A Southampton village and town justice has gone from the bench to the defendant's seat in a multimillion-dollar defamation lawsuit filed by her neighbor.
Barbara L. Wilson faces a July 15 date to answer the $2.2 million suit filed by Anthony Gugliotta, a luxury home builder whom Wilson publicly accused of installing a security camera aimed at her teenage daughter's bedroom window.
The lawsuit was filed May 27 in state Supreme Court in Suffolk County. It alleges that Wilson defamed Gugliotta during a televised April 13 public hearing of the Southampton Village Board of Historic Preservation and Architectural Review.
"Her statements were calculated to give the false impression that Mr.
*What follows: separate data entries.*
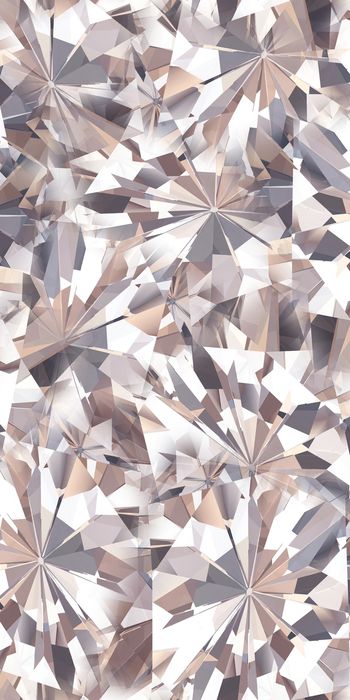 不规则几何印花华亿平台图片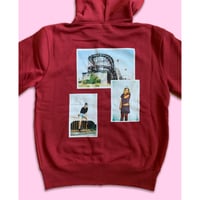Candy Cat Head Zip Hoodie < Monika 3 >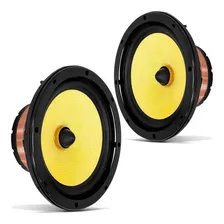 Alto Falante Bravox Cs60k 6 Polegadas 160w 80wrms 2 Vias Foto mini  2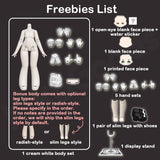 Mystic Realm Pilgrimage Special Color Ghost Girl 1/12 BJD Limited Action Figure【Shipped in Oct./Nov. 2025】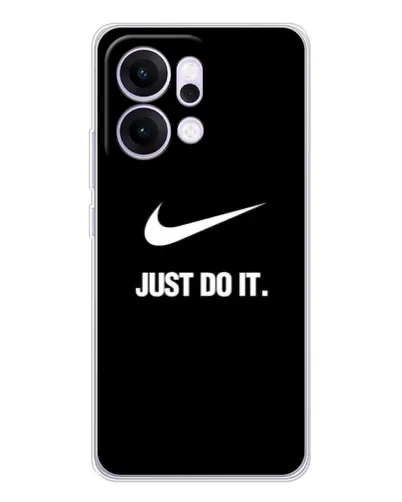 Чехол для OPPO Reno14 Pro с картинкой «Классический принт Nike»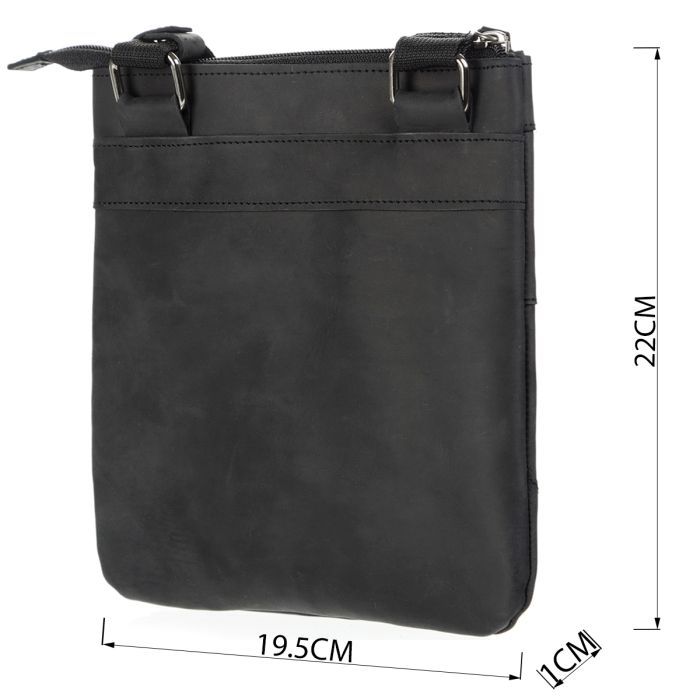 Сумка Shvigel Чорна (11024) зображення 3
Gugliotta is a pedophile," Gugliotta's attorney, Melville-based Anton J. Borovina, said in a telephone interview. Gugliotta, owner of Sayville-based TS Construction, constructs homes in the Hamptons.
Both Gugliotta and Wilson were prohibited by their attorneys from being interviewed. Wilson's Amagansett-based attorney, Brian Lester, declined to address details of the case.
"At this point we're going to answer it in the proper fashion in the courts," Lester said.
Wilson attended the April hearing to discuss her application to build an exterior staircase on her Elm Street home, and Gugliotta was among three residents who objected.
According to the lawsuit, in a statement "not relevant or material to the proceedings," Wilson spoke of the plaintiff when she said: "It is just when people bring up my daughter, it gets a little upsetting to me. Especially when grown men want to look at little girls."
The lawsuit adds that after the hearing, Wilson looked directly at Gugliotta and warned him to stay away from her daughter.
Borovina said Wilson exercised bad judgment and made her accusations to intimidate Gugliotta and others who oppose her staircase plan.
The camera was installed in 2013 when Wilson and Gugliotta were embroiled in a property line battle involving their shared driveway and he wanted to gather evidence, Borovina said. Wilson chained her pickup truck to a column in front of her home after Gugliotta threatened to tow it away because part of her driveway was on his property.
As part of a settlement reached that year, Gugliotta gave Wilson easement rights that allowed her to park on part of his property, and at Wilson's request he agreed that the camera would not be pointed at any of Wilson's living areas. After the settlement, Borovina said his client turned off the camera, though it remains attached to his house.